* _Problem description_: For each line of the listing that contains "site", make a copy and return it.

* _Provided records_:
——
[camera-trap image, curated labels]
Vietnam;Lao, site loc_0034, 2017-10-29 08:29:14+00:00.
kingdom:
——
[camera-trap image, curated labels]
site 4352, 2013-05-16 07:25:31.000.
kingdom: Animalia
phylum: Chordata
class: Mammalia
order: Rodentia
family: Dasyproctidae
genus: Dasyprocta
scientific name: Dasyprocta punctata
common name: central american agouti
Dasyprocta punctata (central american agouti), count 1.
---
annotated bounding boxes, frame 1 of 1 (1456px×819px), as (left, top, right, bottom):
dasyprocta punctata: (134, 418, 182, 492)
——
* _Task solution_:
Vietnam;Lao, site loc_0034, 2017-10-29 08:29:14+00:00.
site 4352, 2013-05-16 07:25:31.000.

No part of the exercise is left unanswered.